Workflow pages define interactive views that open from workflow steps in the web UI.
All media panels follow the **agent-as-editor model**: the UI is a viewer with
lightweight intent-capture controls. Editing requests are dispatched to the Claude
Code agent, which performs the actual file modifications (editing Motion Canvas
`.tsx` scenes, running `ffmpeg` commands, using ImageMagick/Pillow for images).

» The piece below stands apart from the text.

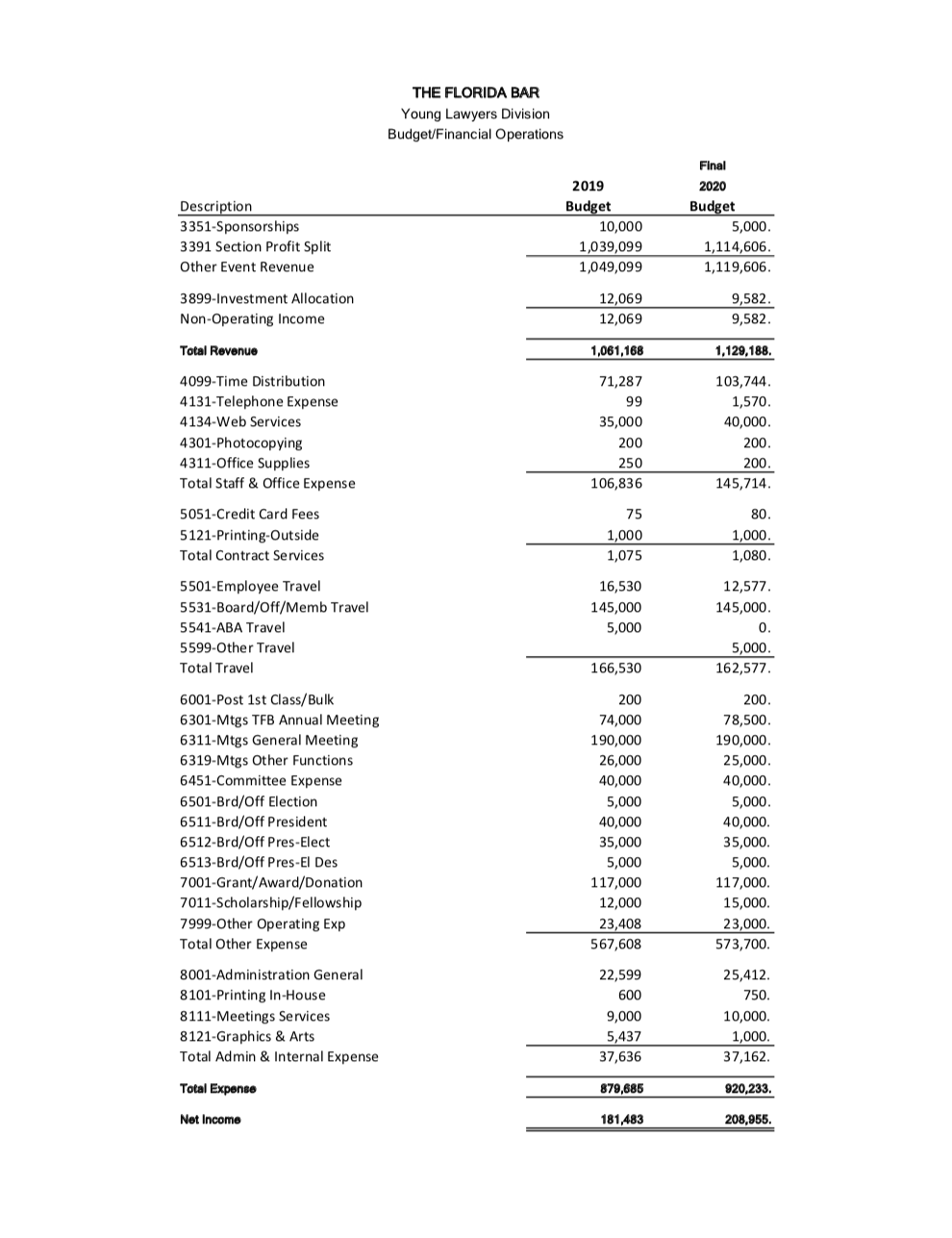 YLD FINAL Budget 19-20 for Programs Division Document PNG Image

Pages are defined in the `pages` array in workflow frontmatter (YAML/TOML) and
displayed as clickable buttons on workflow steps.

#### Page Types

| Type | Component | Use Case |
|------|-----------|----------|
| `data-table` | Editable spreadsheet | Seed data, extracted results, configuration |
| `image` | Image viewer + intent toolbar | Generated images, charts, screenshots |
| `motion-canvas` | Rendered MC output viewer + intent toolbar | Animated graphics, data visualizations |
| `video` | Video player with trim/cut + intent toolbar | Individual video files |
| `video-sequence` | Multi-scene composition timeline | Composed videos (MC scenes + clips) |

#### Architecture: Agent-as-Editor

```
User clicks "Add Text" --> UI captures intent (what, where) -->
dispatches to agent --> agent edits .tsx / runs ffmpeg / uses Pillow -->
file changes --> panel polls mtime --> auto-refresh preview
```

Panels never modify files directly. The **IntentToolbar** (shared across image,
motion-canvas, video, and video-sequence panels) captures structured intents:

| Control | Intent Dispatched |
|---------|-------------------|
| Add Text | `{ action: "add_text", text, position, style: { font, size, color } }` |
| Add Shape | `{ action: "add_shape", shape_id, position, size, animated }` |
| Move | `{ action: "move_element", element_id, new_position }` |
| Resize | `{ action: "resize_element", element_id, new_size }` |
| Delete | `{ action: "delete_element", element_id }` |

Intents are converted to natural language prompts server-side and dispatched to
the agent via `POST /api/workflows/{id}/pages/{page_id}/edit`.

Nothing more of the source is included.